Is China devaluing the yuan?

1. Since the yuan began appreciating and the institution of wider trading bands, the yuan is supposed to be market driven.
2. The PBOC did not allow the yuan to trade freely, stopping market attempted devaluations in late 2011 and 2012, and again in 2014 and 2015 by keeping the fixing unchanged.
3. On Tuesday, China's says it will do a one off devaluation, dropping CNY fix from 6.12 to 6.22
4. The market takes CNH down past 6.40
5. The PBOC drops the CNY fix to 6.33

Clearly, the PBOC decides when to set the fix and when to let the market decide.

Also, what is the correct price of the yuan?

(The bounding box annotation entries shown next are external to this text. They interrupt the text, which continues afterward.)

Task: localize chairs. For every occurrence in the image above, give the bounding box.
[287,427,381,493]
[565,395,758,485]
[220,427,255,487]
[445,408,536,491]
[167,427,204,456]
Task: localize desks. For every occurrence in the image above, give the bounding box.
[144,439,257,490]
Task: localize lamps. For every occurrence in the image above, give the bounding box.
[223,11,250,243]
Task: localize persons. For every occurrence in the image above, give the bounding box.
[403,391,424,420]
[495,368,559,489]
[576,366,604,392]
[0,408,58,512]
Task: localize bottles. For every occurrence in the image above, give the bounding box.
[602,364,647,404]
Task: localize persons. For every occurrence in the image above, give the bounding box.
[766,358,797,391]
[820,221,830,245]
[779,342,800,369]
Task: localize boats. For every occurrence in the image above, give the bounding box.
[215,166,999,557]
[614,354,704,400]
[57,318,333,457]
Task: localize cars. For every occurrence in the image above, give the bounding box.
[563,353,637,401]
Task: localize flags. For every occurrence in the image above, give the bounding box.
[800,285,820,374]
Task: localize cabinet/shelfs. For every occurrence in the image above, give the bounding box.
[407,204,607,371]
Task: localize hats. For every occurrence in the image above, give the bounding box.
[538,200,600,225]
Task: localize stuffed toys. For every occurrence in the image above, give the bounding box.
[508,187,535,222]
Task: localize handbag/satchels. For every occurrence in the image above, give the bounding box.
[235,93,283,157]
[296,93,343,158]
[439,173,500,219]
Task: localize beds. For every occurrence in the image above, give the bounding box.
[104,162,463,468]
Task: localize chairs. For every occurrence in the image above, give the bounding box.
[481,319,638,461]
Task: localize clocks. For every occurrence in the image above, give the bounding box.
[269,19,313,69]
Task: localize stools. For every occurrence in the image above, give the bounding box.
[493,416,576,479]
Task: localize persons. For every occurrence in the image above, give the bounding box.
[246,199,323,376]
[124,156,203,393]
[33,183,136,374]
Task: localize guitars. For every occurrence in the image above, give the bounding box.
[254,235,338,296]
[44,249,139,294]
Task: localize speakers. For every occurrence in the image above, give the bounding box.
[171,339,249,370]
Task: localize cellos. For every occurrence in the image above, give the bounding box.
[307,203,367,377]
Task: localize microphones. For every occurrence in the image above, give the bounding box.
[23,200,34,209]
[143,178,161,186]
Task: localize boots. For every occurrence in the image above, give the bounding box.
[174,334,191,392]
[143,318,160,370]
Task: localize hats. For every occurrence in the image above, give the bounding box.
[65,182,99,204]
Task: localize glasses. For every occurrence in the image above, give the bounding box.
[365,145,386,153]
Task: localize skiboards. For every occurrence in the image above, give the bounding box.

1. When a currency peg is below the market value, it is inflationary
2. Maintain a peg long enough and it becomes the market value
3. China engaged in inflationary monetary policy throughout the period of the peg and in the controlled appreciation
4. Two decades of controlled devaluation results in real devaluation
5. China's yuan is extremely overvalued, possibly by 30-50%

This chart shows the money creation (M2) by the Fed versus the money creation by the PBOC. Remember that the U.S. dollar is supposedly depreciating versus the yuan during this time and yuan is pegged to the dollar. The title of the chart is a Chinese idiom which is "the man who flees 50 paces laughs at the man who flees 100 paces." Only in this case, it's the central bank who inflates the money supply 200% laughing at the central bank that inflates 50%.

Every dollar in China's reserves is spoken for by 37.5 yuan in M2. Devaluation began around 2011, right when the market started trying to take the yuan lower and surprise, surprise, right when emerging market currencies started to decline in value. CEW lost 21 percent from 2011 to today.